I didn't use to talk about white supremacy. When I first began to really learn about the injustices facing people of color in America, it was in the context of reconciliation. I learned that white people and people of color were separated and our communities relationships were badly fractured. These fractures required reconciliation. 

That is all true, but in the past few years, I've begun to see that I moved too quickly to reconciliation. I moved straight to reconciliation as if there was not a power imbalance between the people and communities in need of reconciliation. I wanted to move straight to reconciliation without confronting and dismantling the systems, both external and internal, that created these fractures. I didn't want to confront my own role in white supremacy.

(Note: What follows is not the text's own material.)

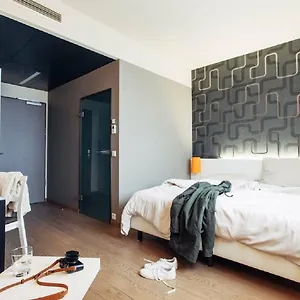 **** Otel Harry's & Almanya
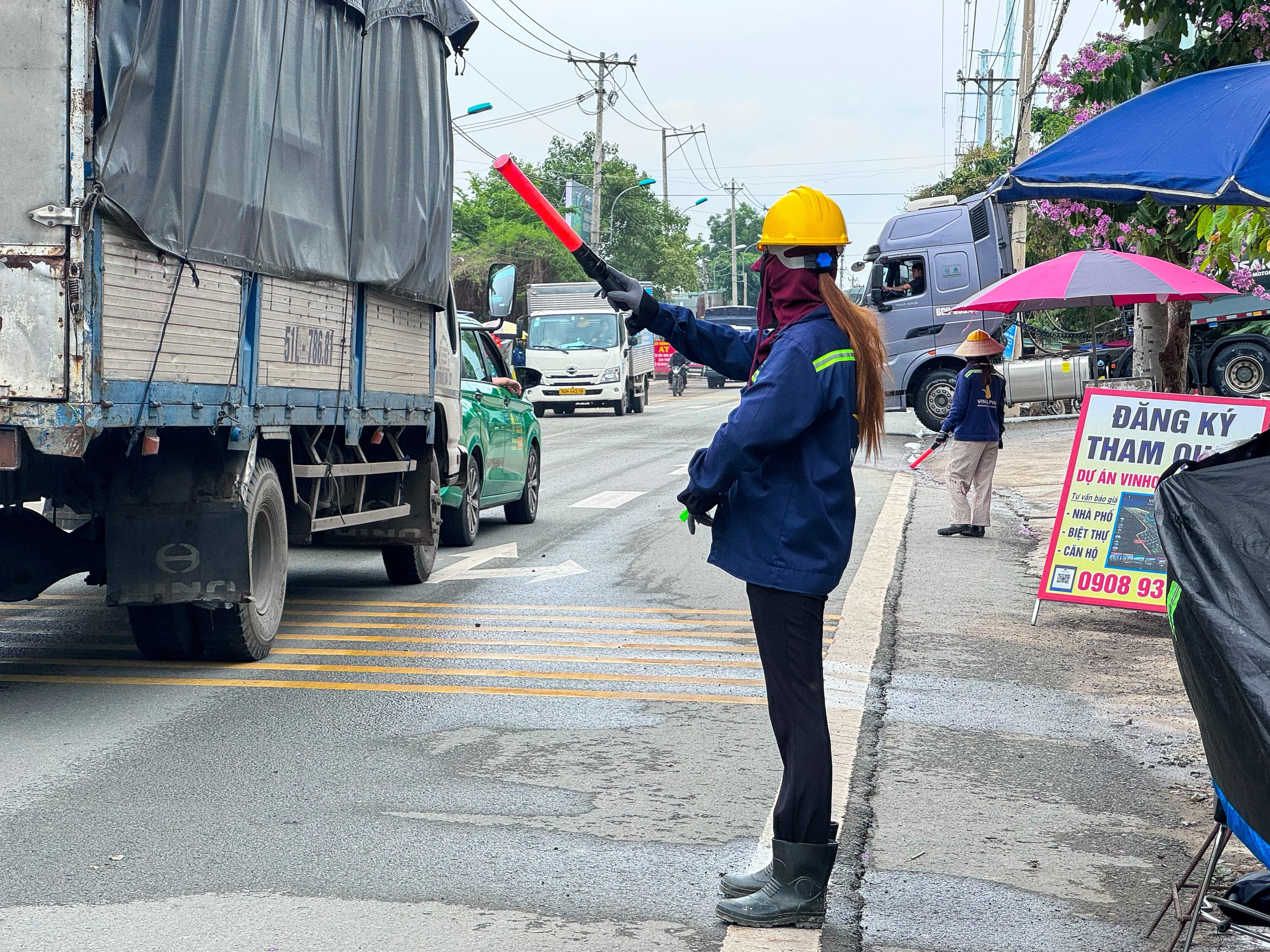 Toàn cảnh khu vực sẽ được Vingroup đầu tư hơn 2,2 tỷ USD, giải cứu dự án đắp chiếu hàng thập kỷ - Ảnh 8.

Recently though, it's all I think about. How are my thoughts, words, and actions complicit in white supremacy? What does it mean for me to be a justice seeker, while always benefiting from unjust systems? How do I understand my whiteness not as something to hate, but something to leverage. Am I always going to be "problematic?" And worst of all, is this always going to be hard work? 

I've found comfort in the analogy of canoeing. If you've ever paddled a canoe before, you know it takes effort, even on a still lake. If you stop paddling, you stop moving forward. If there is a breeze, perhaps your small boat starts to turn in the other direction. To make progress, you have to keep paddling. I think the same is true for white people confronting white supremacy. White privilege and white supremacy always work to my advantage- that's how the system was designed to work. White supremacy is designed to keep white people in positions of power and privilege at the expense of people of other races. Unless I actively work against it, I will continue to perpetuate a racist, sinful system.

If I want to dismantle White Supremacy, both inside me and in the world around me, I have to keep paddling. Some days, it requires more effort than others. There are days where the wind is raging and I must paddle with all my strength and energy to move forward. Those days are so long and hard that I wonder, "Is it going to be this hard forever?" But I have also found that there are other days. Days when the lake is still and all I have to do is gently paddle here and there to keep moving forward. Although I can't stop paddling, it doesn't feel like quite so much work on those days. 

Dismantling white supremacy is hard work, there's no doubt about it. I sometimes get overwhelmed when I think of a lifetime of this work, but it's then that I remind myself to focus on the next step, the next paddle stroke, as it were. The work may be hard, but it's also liberating. Oppression hurts the oppressed and the oppressors. To dehumanize others is to dehumanize yourself. I can't be free while my black and brown brothers and sisters around me aren't free. 

I'm learning, slowly yes, but I'm learning. Learning to advocate for reparations. Stroke. Learning to bite my tongue when all I want is to defend myself. Stroke. Learning what it means to steward the finances my privilege has earned me. Stroke. Learning to find my voice without silencing others. Stroke. 

It's hard to make mistakes, to feel like I'm floating backward despite all my efforts. On the days that I feel like I've failed, I'm learning to pick up my paddle and take one more stroke. We who believe in freedom cannot rest until it comes.